▶ YOUR TASK
Your output should be the lines from the one that contains "to the ecosystem" to the end of the listing, transcribed exactly. Include nothing else.

------ RAW DATA

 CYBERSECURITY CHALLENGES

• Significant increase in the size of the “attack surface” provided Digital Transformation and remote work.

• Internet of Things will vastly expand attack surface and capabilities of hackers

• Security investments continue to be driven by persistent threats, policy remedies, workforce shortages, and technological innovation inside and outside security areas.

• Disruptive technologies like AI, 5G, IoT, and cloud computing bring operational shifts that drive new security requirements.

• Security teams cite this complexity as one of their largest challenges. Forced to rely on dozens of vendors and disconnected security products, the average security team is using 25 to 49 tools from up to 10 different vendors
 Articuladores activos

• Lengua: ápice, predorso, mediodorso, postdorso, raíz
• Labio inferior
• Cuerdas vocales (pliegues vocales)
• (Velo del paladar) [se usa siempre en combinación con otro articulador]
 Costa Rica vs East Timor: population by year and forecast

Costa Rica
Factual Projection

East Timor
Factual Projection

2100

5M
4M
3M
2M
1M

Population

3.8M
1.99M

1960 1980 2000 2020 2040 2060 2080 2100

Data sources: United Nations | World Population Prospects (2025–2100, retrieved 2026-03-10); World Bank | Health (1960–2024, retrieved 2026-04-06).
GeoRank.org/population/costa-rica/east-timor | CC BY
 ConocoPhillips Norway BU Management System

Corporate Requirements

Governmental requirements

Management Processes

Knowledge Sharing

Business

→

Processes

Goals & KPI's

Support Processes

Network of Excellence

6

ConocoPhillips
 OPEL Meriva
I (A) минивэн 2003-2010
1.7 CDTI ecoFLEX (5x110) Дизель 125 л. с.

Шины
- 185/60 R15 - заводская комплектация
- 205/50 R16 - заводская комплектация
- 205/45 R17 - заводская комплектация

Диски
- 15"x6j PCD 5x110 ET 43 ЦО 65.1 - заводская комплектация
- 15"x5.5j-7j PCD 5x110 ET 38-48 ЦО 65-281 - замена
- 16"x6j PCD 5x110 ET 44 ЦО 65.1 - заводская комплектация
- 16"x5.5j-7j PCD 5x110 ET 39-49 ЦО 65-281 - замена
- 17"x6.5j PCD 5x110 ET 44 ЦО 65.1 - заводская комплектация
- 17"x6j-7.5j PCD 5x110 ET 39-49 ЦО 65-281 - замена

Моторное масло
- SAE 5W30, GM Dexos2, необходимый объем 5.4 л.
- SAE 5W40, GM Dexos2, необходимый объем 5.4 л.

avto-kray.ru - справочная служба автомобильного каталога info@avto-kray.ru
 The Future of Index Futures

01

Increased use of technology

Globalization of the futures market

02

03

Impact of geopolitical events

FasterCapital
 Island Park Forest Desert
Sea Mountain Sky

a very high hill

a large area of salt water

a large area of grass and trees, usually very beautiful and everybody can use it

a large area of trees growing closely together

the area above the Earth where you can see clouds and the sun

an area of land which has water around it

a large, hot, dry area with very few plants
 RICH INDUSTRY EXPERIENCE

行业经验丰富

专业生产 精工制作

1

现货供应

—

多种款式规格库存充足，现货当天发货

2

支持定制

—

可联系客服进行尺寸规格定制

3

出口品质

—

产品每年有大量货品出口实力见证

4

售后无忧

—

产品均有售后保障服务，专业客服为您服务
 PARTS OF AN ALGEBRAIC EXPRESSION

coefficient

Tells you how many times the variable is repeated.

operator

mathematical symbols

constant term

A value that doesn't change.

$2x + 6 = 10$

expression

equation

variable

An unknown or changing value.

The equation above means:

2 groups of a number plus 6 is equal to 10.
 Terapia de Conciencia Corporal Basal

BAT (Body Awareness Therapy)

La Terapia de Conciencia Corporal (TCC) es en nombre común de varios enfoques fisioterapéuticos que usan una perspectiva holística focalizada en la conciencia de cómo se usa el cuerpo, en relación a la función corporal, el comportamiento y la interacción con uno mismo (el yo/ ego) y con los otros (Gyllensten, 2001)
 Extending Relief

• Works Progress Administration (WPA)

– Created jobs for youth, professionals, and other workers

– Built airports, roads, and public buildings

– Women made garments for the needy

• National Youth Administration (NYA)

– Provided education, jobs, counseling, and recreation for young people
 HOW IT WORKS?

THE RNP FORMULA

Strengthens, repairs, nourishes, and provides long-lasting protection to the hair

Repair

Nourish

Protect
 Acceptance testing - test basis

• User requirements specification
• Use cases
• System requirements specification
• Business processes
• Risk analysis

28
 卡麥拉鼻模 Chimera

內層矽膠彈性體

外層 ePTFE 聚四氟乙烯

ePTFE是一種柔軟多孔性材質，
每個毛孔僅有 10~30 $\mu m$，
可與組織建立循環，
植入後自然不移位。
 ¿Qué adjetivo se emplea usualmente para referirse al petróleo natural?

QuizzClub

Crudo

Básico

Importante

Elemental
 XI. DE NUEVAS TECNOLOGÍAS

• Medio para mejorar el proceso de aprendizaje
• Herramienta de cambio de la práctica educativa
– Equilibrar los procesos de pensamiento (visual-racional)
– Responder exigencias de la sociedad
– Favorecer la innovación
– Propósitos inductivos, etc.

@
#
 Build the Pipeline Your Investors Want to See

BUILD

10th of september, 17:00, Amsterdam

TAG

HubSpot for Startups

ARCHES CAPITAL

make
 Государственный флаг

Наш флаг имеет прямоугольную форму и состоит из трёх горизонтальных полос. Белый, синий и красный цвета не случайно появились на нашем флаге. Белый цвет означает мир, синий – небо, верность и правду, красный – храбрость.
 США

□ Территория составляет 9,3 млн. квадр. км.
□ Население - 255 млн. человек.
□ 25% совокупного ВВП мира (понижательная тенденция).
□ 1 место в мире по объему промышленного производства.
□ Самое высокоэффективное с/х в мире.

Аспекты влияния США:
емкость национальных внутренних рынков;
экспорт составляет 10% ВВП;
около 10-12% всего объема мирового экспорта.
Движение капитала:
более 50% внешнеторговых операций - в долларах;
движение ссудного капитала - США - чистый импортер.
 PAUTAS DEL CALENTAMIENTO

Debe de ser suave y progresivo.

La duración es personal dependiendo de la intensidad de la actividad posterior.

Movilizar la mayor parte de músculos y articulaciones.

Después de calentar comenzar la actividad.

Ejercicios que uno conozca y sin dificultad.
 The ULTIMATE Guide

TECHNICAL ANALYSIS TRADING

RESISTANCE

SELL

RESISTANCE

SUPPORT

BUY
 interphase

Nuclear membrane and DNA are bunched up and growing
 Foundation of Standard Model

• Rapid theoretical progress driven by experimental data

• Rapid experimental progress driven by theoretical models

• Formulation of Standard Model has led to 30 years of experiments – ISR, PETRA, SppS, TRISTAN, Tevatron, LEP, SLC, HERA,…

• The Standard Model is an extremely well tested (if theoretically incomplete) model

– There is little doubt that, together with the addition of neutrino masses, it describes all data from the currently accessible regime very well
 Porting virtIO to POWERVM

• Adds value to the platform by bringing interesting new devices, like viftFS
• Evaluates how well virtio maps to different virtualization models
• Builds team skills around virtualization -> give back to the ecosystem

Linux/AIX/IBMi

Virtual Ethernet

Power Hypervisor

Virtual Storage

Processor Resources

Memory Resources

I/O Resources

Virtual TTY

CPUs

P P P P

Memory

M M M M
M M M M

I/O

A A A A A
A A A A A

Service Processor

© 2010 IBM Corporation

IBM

------------

▶ EXERCISE RESPONSE
• Builds team skills around virtualization -> give back to the ecosystem

Linux/AIX/IBMi

Virtual Ethernet

Power Hypervisor

Virtual Storage

Processor Resources

Memory Resources

I/O Resources

Virtual TTY

CPUs

P P P P

Memory

M M M M
M M M M

I/O

A A A A A
A A A A A

Service Processor

© 2010 IBM Corporation

IBM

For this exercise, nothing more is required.